If we want to represent more characters than ASCII allows, we can use Unicode, which uses more bits than ASCII to represent some characters. One implemetnation of Unicode, UTF-8, uses “variable-width encoding” to represent characters: characters can be represented by either one, two, three, or four bytes.

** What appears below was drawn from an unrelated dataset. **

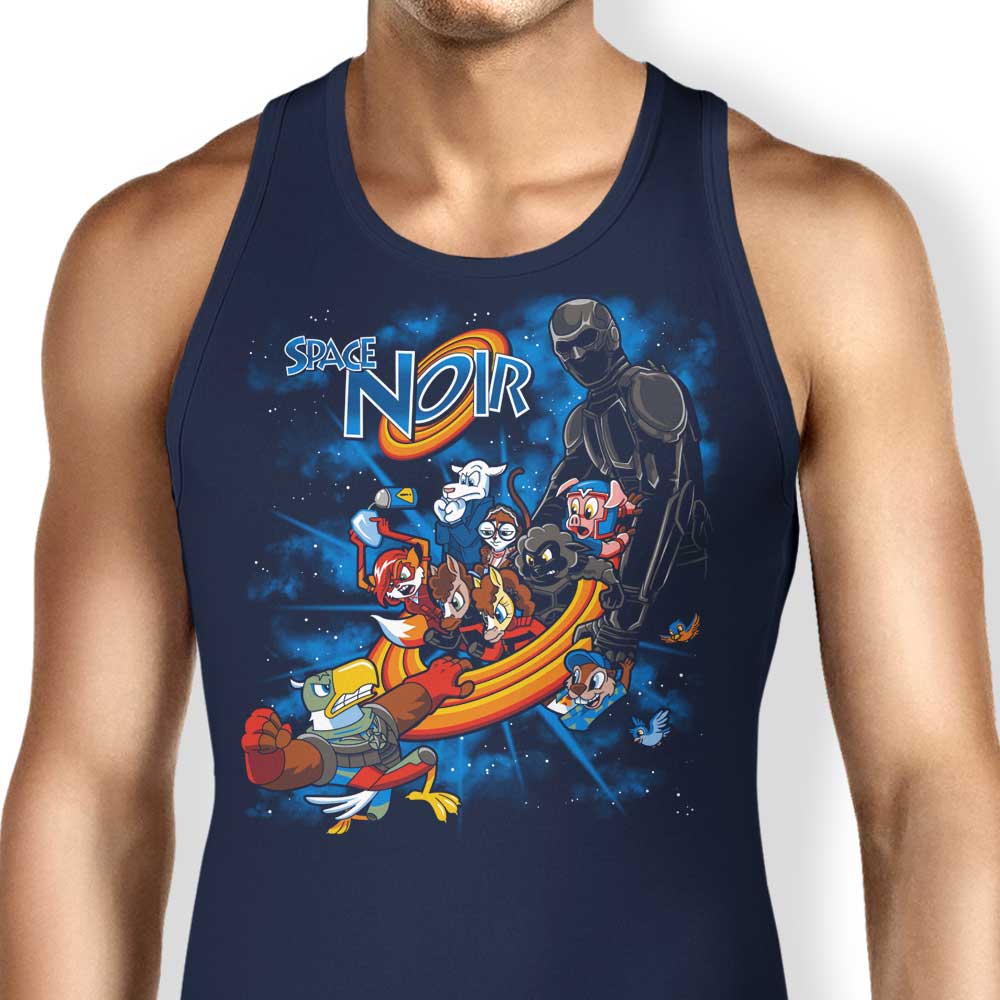 Space Noir Men's and Women's Unisex Fashion Tank Top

Read up on UTF-8 at fileformat.info/info/unicode/utf8.htm.
- 
    (2 points.) When reading, as via fread, a text file encoded as UTF-8, how can you determine how many bytes a character will take?
- 
    (2 points.) If you’re reading a file encoded as UTF-8, and you read a byte, how can you determine if that byte is a continuation of an existing character, rather than the beginning of a new character? 
- 
    (4 points.) The program below counts the number of characters in a file, assuming the file is encoded as ASCII. Modify the program so that it counts the number of characters in a file encoded as UTF-8. 
#include <stdbool.h>
#include <stdio.h>
typedef unsigned char BYTE;
int main(int argc, char *argv[])
{
    if (argc != 2)
    {
        printf("Usage: ./count INPUT\n");
        return 1;
    }
    FILE *file = fopen(argv[1], "r");
    if (!file)
    {
        printf("Could not open file.\n");
        return 1;
    }
    int count = 0;
    while (true)
    {
        BYTE b;
        fread(&b, 1, 1, file);
        if (feof(file))
        {
            break;
        }
        count++;
    }
    printf("Number of characters: %i\n", count);
}
In addition to submitting this subquestion using the instructions contained in the “How to Submit” section of the Test, you must also:
- Write your program in a file called count.c
- Submit count.cby runningsubmit50 cs50/problems/2019/fall/test/count.